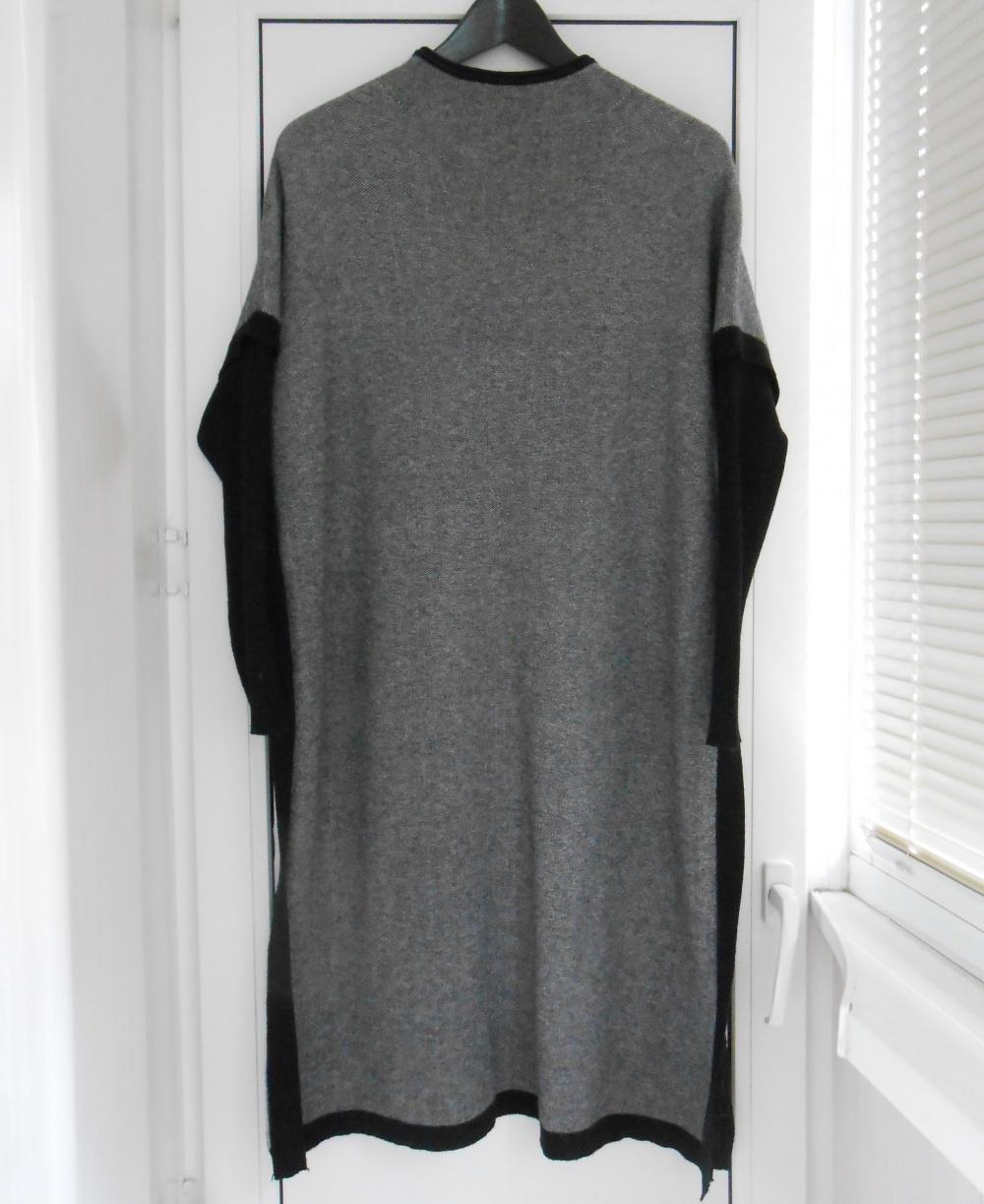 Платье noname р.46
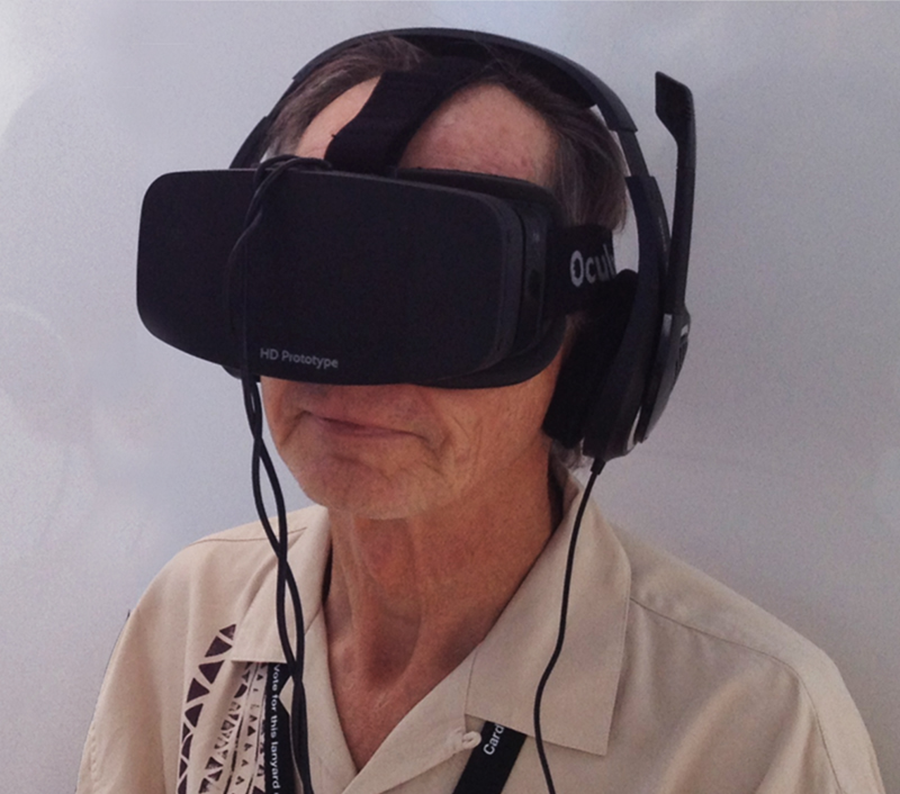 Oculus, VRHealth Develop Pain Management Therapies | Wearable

──────

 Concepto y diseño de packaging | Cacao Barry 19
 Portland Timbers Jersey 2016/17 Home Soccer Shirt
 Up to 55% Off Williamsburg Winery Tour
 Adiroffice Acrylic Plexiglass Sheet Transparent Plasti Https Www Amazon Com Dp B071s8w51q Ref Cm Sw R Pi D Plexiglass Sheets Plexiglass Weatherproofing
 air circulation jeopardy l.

──────

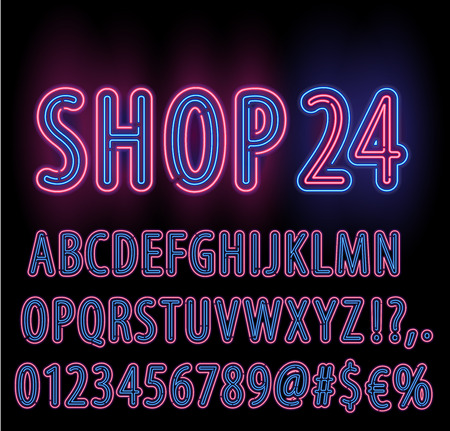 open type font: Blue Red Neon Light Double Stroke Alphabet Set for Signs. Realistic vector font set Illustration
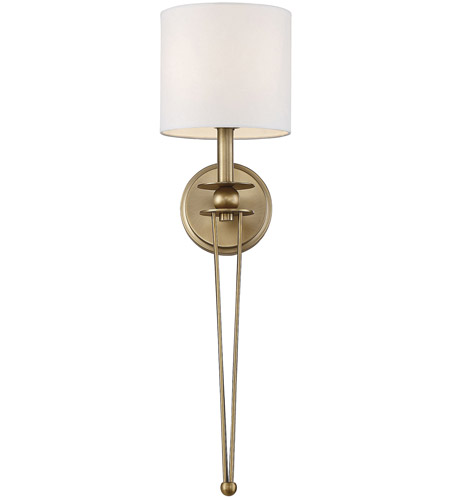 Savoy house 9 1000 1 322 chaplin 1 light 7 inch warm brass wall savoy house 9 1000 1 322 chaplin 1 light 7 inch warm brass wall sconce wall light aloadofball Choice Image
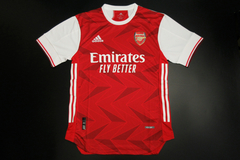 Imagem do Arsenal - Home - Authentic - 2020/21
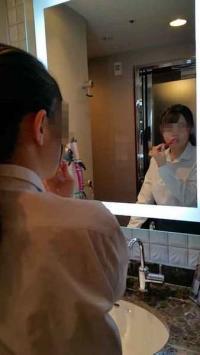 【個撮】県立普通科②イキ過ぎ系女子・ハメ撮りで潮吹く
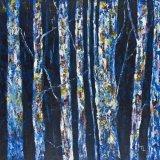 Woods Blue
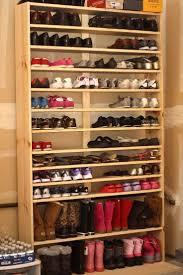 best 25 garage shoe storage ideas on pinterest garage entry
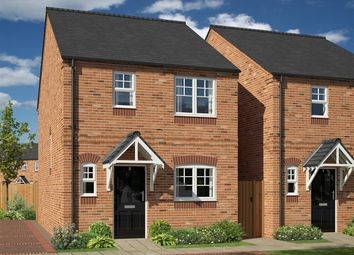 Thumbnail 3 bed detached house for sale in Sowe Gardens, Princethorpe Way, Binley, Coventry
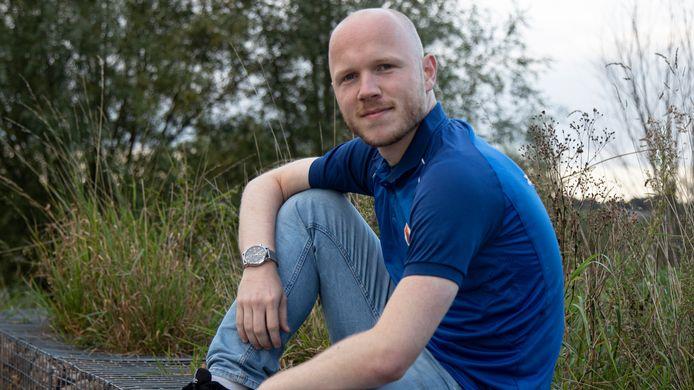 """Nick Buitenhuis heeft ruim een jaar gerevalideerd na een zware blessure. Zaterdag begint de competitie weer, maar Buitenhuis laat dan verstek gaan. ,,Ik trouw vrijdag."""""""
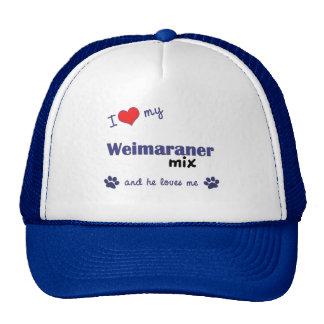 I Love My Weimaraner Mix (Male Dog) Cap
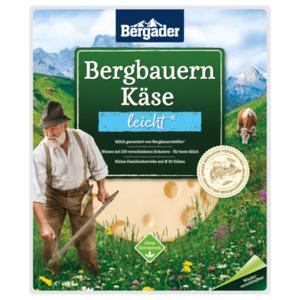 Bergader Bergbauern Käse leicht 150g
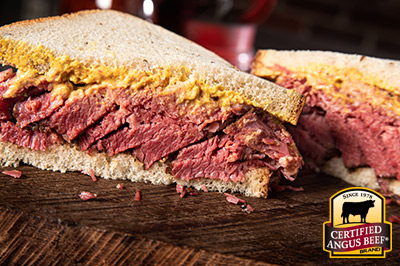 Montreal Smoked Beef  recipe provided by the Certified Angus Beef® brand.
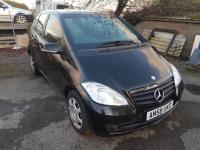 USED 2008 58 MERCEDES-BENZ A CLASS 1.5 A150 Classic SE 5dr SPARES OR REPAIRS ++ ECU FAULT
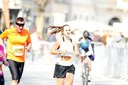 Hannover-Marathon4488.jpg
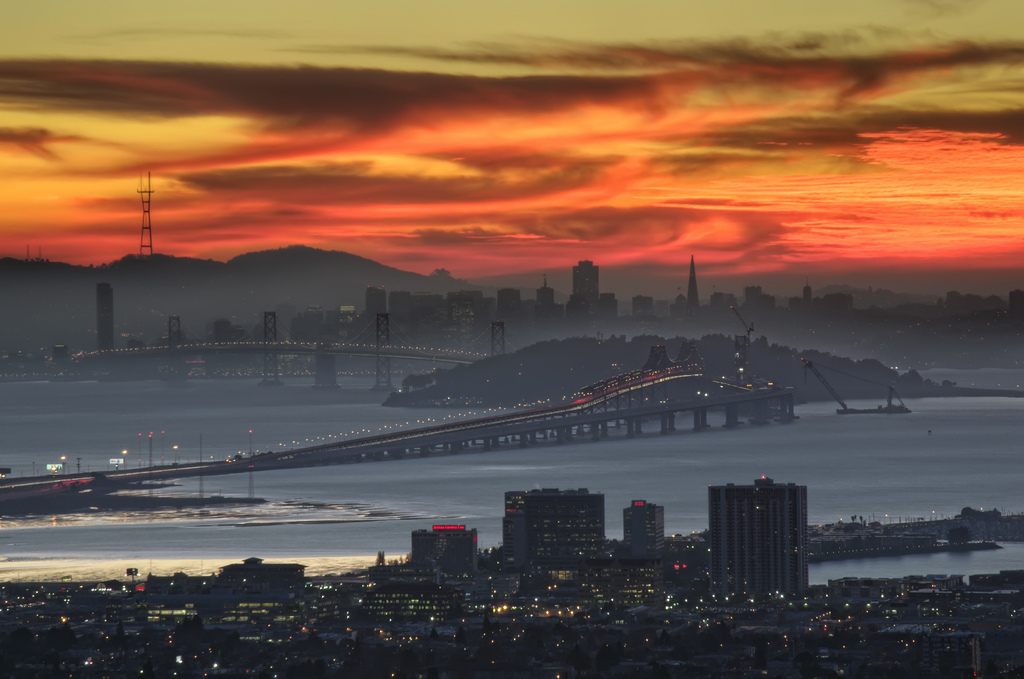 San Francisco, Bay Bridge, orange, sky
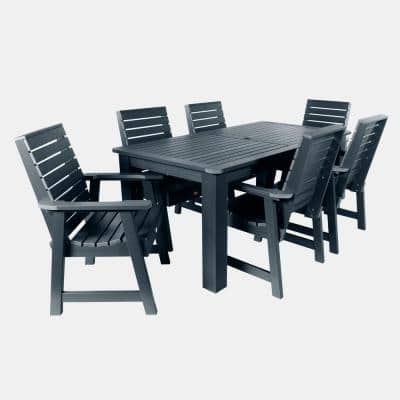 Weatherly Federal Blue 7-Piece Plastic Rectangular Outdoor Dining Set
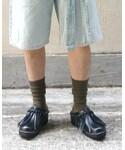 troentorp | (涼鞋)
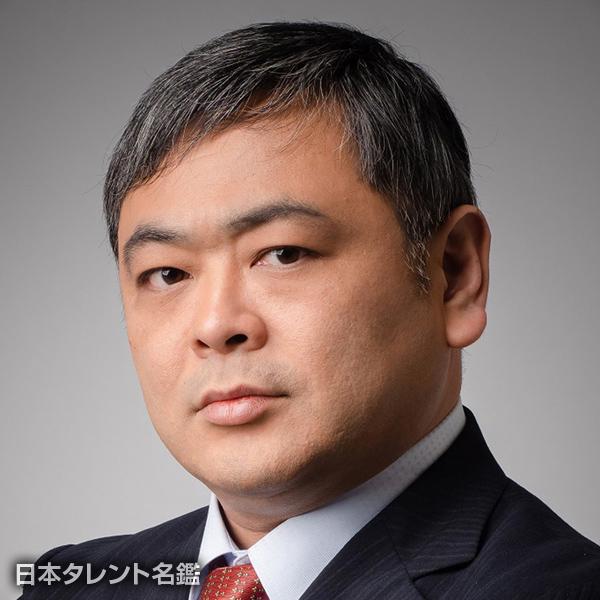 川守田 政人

──────

* **WHAT TO DO**
Please copy out from the data above, without any picture, exactly the lines running from the one that holds "Платье noname р.46" through the one that holds "Oculus, VRHealth Develop", and nothing beyond them.

* **REPLY**
 Платье noname р.46
 Oculus, VRHealth Develop Pain Management Therapies | Wearable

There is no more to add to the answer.